With film and manual focus plus manual aperture, there was little in the cameras. Manual film transport too meant all you needed was a tiny battery to power the exposure system, at least that is how I used my dads Tlb canon. And it still works.
Move to a T90 and you get multiple motors for film transport, more buttons and less dials. But to do this you have more electronics which go somewhere. Size goes up.
Move to a digital canon and you have to add in all those things peculiar to digital but absent with film. Rear screen, memory card(s), bigger battery, flash, dials to zoom in or change focus points and so on. You then have to have the buttons spaced such that they are usable.

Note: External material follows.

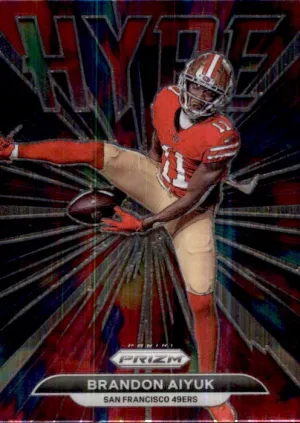 Brandon Aiyuk, Hype, 2021 Panini Prizm Football NFL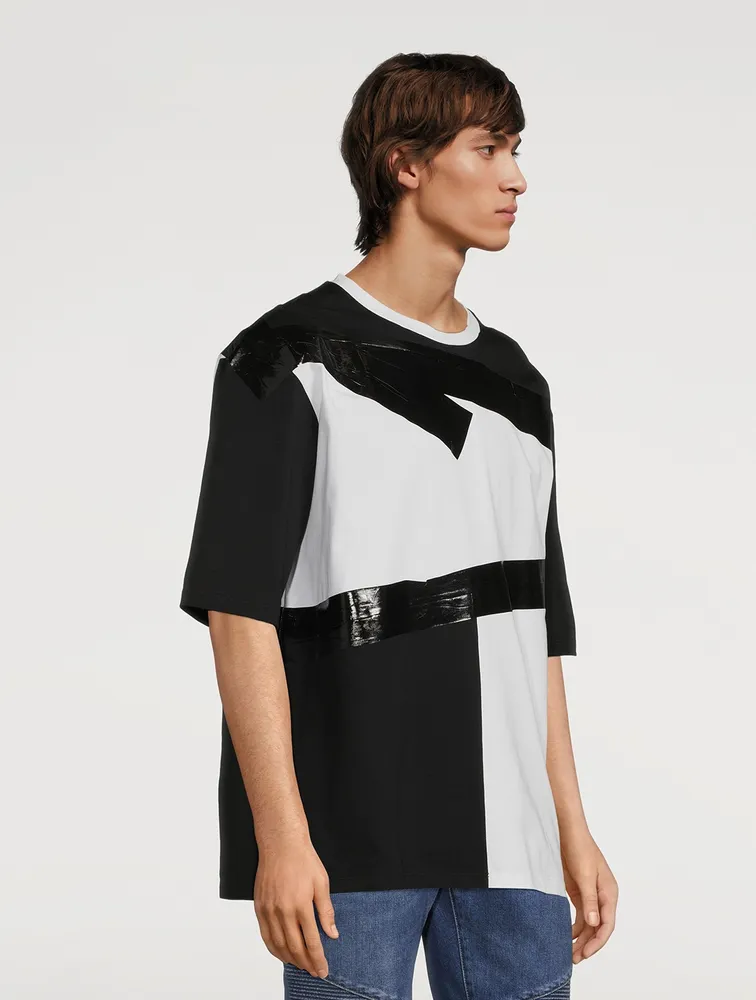 Oversized T-Shirt With Tape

Following a logical set of steps you can see how dslr bodies range from the 1 series to the rebels. My only criticism of the 1series is the weight! But even that can help with balance or unsteady hands. My 350d seemed to produce many more crooked horizons which are absent (mostly) on the 1dx.

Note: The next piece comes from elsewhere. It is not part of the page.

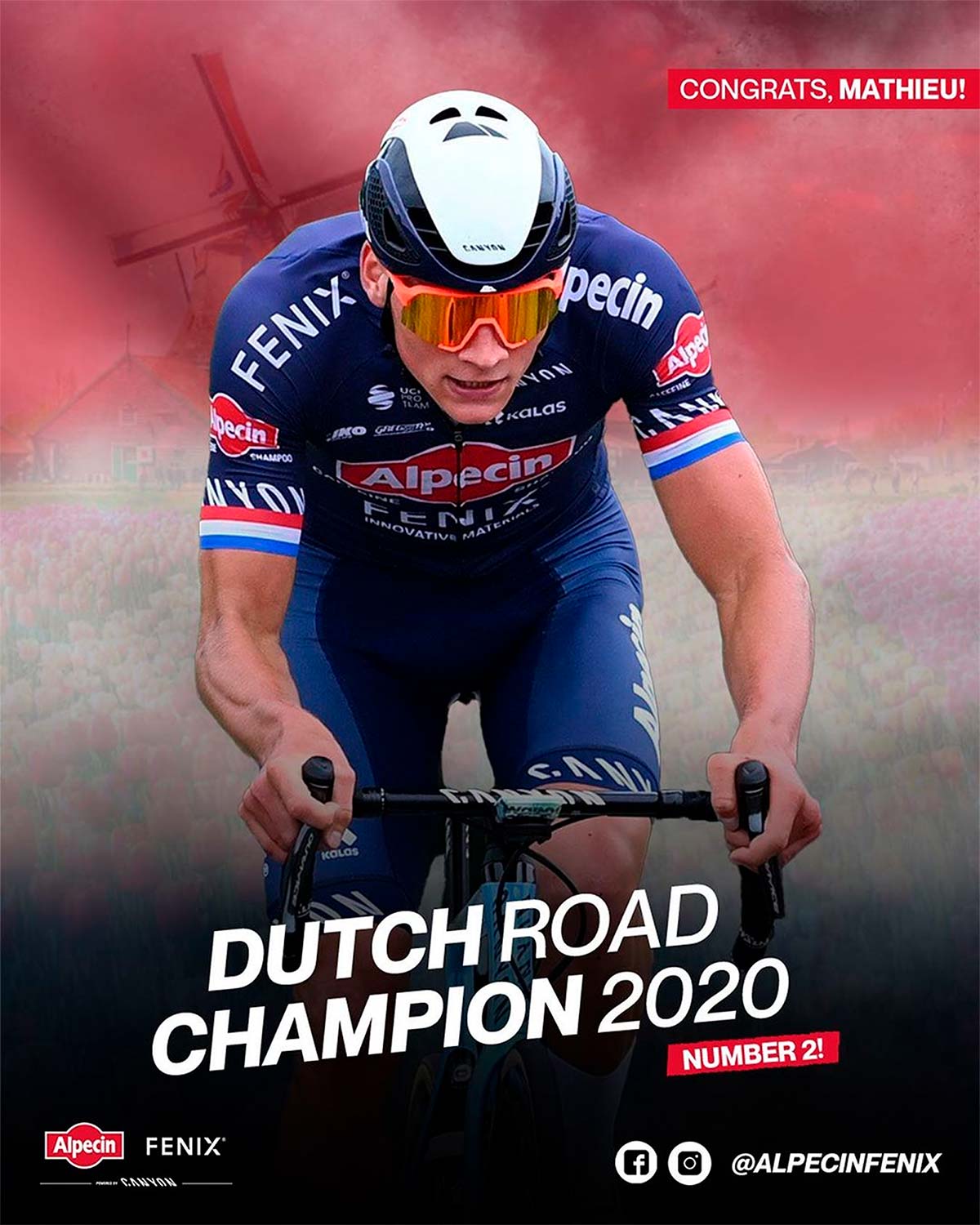 Mathieu van der Poel gana el Campeonato de Países Bajos de ciclismo en ruta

The now decades-old Canon film 1-series SLRs that used the EF mount were roughly the same size as modern 1-series EOS DSLRs. The size of the 1-series has nothing to do with electronics. It is an ergonomics factor...always has been. The large 1-series have always had the integrated grip...its one of its selling points. The large size offers much better hand-holdability in both landscape and portrait orientations.
That is, has always been, and probably will always be one of the primary arguments for using an SLR-style camera...ergonomics. Even if you have smallish hands, mirrorless cameras are exceptionally small. They really don't fit the hands all that well, and while they certainly save on weight, for all but those with tiny hands, they end up having other ergonomically related problems, like cramping your hands into your face in an uncomfortable way.
From a weight standpoint, one of the most significant weight factors in a modern DSLR is the battery. Larger batteries with much greater capacity are usually the most dense aspect of the camera. A large battery can get you a lot more shooting time before having to swap out batteries, and/or supply the necessary power to move the mirror and actuate the shutter and write huge amounts of data to a memory card at extremely high frame rates. It's a trade off you can choose to make, however...1D X with grip and extra large battery, or 5D III with no grip and a relatively small/light battery. Perhaps at some point in the future dense, heavy batteries might be traded out for some kind of light weight fuel cell that can operate for days under the same kind of load conditions.